US warns again of Chinese investment in Haifa

Haifa is the subject of debate between the US and Israel over Chinese investment in the port Photo: wikimedia Haifa is the subject of debate between the US and Israel over Chinese investment in the port Photo: wikimedia
Industry Database

The US has once again warned Israel to reconsider Chinese investment in the port of Haifa in Israel.

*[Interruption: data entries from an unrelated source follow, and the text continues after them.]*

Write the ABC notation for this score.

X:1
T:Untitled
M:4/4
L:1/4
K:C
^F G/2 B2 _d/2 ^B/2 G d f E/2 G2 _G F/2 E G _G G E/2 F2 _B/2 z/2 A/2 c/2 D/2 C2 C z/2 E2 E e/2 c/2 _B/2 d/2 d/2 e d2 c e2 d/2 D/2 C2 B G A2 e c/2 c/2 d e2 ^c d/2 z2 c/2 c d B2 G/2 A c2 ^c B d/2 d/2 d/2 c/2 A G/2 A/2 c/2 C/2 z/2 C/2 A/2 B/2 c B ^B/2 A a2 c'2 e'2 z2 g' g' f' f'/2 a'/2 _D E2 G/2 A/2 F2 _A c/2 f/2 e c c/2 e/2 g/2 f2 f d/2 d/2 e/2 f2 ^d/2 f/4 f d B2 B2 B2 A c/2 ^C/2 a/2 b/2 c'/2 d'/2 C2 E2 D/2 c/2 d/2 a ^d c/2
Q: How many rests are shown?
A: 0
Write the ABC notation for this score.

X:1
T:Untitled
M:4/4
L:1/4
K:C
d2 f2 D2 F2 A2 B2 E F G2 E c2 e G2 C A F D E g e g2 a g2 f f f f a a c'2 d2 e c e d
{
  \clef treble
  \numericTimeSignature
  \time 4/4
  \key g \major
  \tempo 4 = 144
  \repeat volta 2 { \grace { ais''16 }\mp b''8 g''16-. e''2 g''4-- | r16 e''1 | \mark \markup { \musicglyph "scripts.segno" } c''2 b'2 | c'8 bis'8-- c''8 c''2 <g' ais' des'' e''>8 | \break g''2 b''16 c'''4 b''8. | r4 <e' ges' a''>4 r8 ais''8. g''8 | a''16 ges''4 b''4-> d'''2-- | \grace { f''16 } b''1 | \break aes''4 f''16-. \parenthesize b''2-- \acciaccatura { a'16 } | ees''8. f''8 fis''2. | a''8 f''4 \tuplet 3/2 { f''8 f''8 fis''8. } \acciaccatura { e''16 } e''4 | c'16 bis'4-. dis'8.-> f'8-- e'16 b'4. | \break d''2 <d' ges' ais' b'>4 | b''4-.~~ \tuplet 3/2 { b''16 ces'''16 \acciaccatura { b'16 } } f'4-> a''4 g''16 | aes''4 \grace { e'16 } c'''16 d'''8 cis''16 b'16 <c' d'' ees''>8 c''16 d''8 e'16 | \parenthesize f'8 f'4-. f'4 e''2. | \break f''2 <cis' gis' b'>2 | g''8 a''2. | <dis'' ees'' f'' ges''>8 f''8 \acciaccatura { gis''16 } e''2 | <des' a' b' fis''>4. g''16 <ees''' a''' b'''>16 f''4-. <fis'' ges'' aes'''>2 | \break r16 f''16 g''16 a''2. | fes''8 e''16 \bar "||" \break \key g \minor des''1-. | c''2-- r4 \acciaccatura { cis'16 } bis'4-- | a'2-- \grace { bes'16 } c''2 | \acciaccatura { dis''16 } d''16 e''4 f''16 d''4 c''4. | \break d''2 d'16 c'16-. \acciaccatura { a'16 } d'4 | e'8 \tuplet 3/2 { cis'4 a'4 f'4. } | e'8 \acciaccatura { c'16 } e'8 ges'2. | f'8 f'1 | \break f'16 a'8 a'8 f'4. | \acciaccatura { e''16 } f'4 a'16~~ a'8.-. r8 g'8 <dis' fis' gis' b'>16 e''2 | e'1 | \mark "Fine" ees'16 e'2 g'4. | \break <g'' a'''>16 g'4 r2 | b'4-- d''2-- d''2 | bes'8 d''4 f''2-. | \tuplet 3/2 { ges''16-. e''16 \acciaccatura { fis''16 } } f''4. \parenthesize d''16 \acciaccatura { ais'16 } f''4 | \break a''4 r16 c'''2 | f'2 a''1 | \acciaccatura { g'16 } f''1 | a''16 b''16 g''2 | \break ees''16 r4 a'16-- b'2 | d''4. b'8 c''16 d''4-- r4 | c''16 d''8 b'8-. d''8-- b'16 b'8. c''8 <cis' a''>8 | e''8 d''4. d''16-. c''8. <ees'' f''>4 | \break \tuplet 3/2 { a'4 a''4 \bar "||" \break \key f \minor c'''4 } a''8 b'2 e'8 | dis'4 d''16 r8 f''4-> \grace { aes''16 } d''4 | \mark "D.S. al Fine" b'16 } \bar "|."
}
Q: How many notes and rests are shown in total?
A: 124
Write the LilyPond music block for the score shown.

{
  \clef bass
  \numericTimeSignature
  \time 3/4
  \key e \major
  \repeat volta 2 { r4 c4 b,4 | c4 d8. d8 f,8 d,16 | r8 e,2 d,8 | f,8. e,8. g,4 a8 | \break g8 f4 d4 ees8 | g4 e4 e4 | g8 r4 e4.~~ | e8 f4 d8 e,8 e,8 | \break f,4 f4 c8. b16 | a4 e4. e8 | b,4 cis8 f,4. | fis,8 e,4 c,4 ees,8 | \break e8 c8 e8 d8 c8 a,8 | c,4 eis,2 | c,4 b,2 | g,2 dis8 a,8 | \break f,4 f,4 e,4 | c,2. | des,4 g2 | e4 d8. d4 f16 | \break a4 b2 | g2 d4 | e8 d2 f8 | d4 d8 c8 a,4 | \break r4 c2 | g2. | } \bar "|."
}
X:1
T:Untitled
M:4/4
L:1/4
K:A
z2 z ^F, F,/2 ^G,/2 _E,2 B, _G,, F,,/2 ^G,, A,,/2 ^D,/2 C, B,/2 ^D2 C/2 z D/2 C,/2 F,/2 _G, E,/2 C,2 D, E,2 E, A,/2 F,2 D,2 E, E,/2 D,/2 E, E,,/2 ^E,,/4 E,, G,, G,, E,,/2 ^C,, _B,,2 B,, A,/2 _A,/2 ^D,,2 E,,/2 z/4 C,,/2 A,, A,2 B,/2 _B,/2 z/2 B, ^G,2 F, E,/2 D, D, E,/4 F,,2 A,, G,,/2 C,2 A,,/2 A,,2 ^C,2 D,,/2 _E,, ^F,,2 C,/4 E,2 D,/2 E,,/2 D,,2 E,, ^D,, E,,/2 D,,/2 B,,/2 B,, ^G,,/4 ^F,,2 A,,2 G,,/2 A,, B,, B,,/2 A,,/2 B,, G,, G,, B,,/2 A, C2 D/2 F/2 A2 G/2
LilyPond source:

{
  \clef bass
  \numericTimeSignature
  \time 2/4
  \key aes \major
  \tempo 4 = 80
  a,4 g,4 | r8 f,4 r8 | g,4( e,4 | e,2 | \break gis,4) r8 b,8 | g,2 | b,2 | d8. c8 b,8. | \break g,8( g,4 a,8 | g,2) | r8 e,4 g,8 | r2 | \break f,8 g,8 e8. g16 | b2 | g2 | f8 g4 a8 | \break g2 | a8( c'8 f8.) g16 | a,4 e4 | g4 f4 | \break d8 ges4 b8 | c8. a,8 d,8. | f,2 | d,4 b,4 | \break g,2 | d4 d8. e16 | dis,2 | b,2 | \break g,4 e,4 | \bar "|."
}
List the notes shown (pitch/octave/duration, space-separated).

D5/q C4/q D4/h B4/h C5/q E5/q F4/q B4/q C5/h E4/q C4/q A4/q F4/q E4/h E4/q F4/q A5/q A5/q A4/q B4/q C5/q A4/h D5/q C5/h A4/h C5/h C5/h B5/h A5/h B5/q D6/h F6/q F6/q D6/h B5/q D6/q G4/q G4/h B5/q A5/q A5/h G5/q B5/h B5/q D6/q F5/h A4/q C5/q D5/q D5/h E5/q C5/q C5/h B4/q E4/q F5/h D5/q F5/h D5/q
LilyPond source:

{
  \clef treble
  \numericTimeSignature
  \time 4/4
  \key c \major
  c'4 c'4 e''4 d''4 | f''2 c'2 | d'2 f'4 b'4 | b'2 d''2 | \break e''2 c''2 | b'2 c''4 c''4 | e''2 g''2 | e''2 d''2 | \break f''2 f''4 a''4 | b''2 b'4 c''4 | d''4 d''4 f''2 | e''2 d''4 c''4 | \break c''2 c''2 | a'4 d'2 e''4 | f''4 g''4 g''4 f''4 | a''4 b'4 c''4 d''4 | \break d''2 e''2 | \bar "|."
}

This warning, contained within a major spending bill currently passing through the Senate, follows a review late last year into the deal that would see China's state-owned Shanghai International Port Group (SIPG) operate the terminal for 25 years.

Serious security concerns

The National Defense Authorization Act is in its final stages of passage and is likely to be approved by the Republican-led Senate. It includes a 'sense of the Senate' passage stating that “the United States has an interest in the future forward presence of United States naval vessels at the Port of Haifa in Israel but has serious security concerns with respect to the leasing arrangements of the Port of Haifa as of the date of the enactment of this Act; and should urge the Government of Israel to consider the security implications of foreign investment in Israel.”

Labelling the passage on Haifa as a 'sense of the Senate' means it is not binding, but the implied warning that Israel could face consequences for going ahead with the deal is clear.

According to the Times of Israel, US President Donald Trump met Israeli Prime Minister Benjamin Netanyahu in Washington in March where he reportedly warned that if Israel does not curb its ties with China, its security relationship with the United States could suffer.

Not a deal-breaker

Israeli officials, reporting on the meeting, pointed out that cancelling the tender would be difficult because construction work had already begun. But expert in Israel-China relations, Sam Chester, vice president at investment advisory firm, Indigo Global, told the Jerusalem Post in January that stripping SIPG of the deal would be frustrating for Beijing but not a deal-breaker for future trade.

“Infrastructure and technology are two separate issues and I believe they will be delinked because the Chinese prime interest is not infrastructure,” said Mr Chester.